The probability of selecting a bad battery is $q=0.04$ and the probability of selecting a good battery is $p=1-q=0.96$ .

We can consider this process as binomial experiment:

suppose we select $n$ batteries and let $X$ be the number of good batteries.

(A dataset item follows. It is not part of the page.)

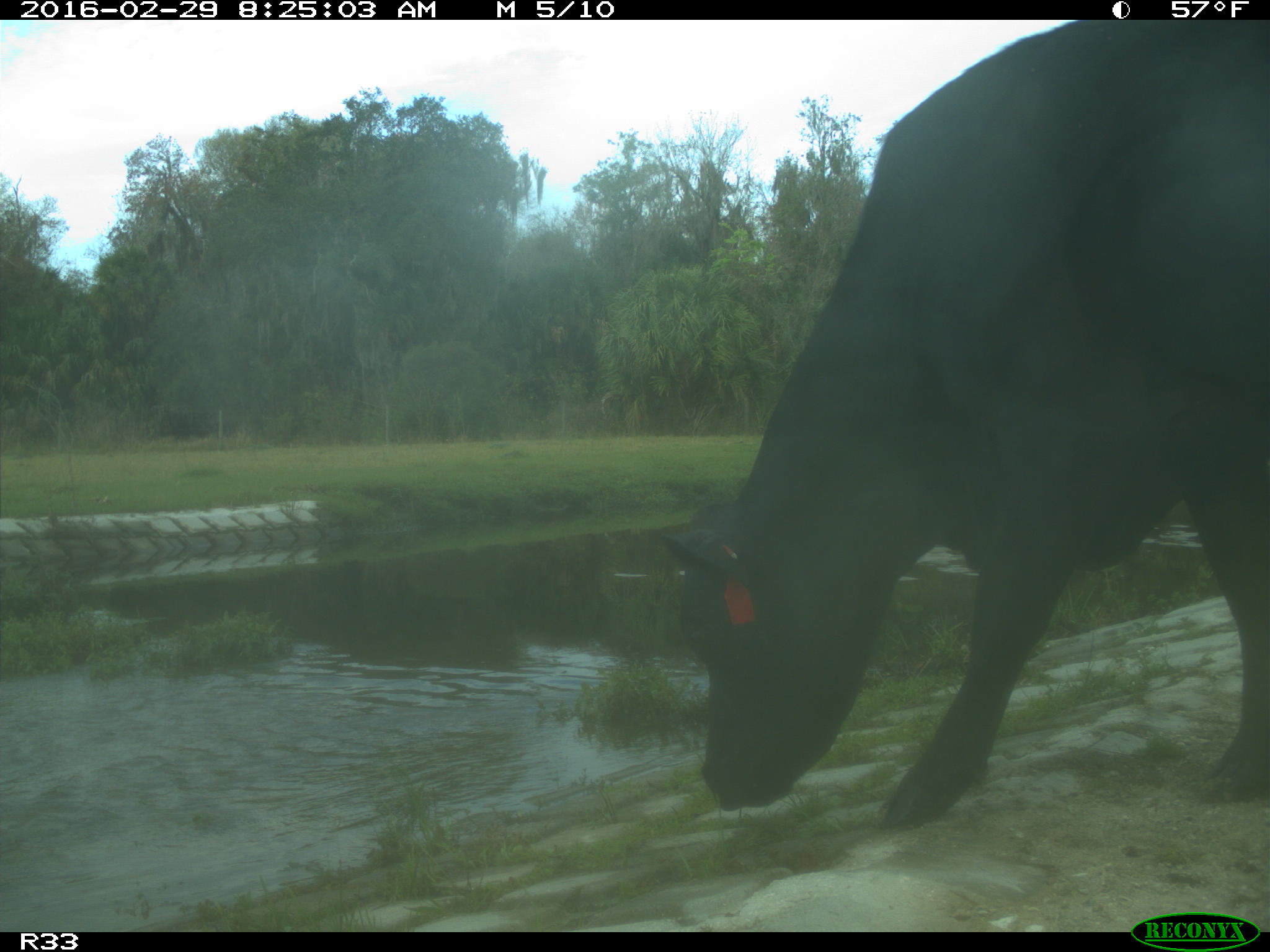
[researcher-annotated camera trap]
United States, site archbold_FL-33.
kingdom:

Then $X\sim B(n,p)$ . We will use formula $P(X=k)= \binom{n}{k} p^k q^{n-k}$ .

a) $n=10$

$P(X=7)= \binom{10}{7} 0.96^7 \cdot 0.04^{3}=120\cdot 0.96^7 \cdot 0.04^{3}=0.0057$

b) $n=15$

The probability that at least 13 batteries are bad is equal to the probability that at most 2 batteries are good.

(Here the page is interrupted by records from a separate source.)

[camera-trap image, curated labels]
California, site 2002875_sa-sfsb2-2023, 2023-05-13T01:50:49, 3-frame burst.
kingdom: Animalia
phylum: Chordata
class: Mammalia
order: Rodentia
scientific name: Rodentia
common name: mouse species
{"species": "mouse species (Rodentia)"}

$P(X\leq 2)=P(X=0)+P(X=1)+P(X=2)= \\ =\binom{15}{0} 0.96^0\cdot 0.04^{15}+ \binom{15}{1} 0.96^1\cdot 0.04^{14}+ \binom{15}{2} 0.96^2\cdot 0.04^{13}=\\ = 1\cdot 0.04^{15}+ 15\cdot 0.96\cdot 0.04^{14}+ 105\cdot 0.96^2\cdot 0.04^{13}\approx 0$

c) $n=20$

$P(X\leq 18)=1-P(20\geq X\geq 19)=1-P(X=19)-P(X=20)= \\ =1-\binom{20}{20} 0.96^{20}\cdot 0.04^{0}- \binom{20}{19} 0.96^{19}\cdot 0.04^{1}=\\ = 1-1\cdot 0.96^{20}-20\cdot 0.96^{19}\cdot 0.04\approx 0.18966$

Answer: a) 0.0057; b) 0; c) 0.18966.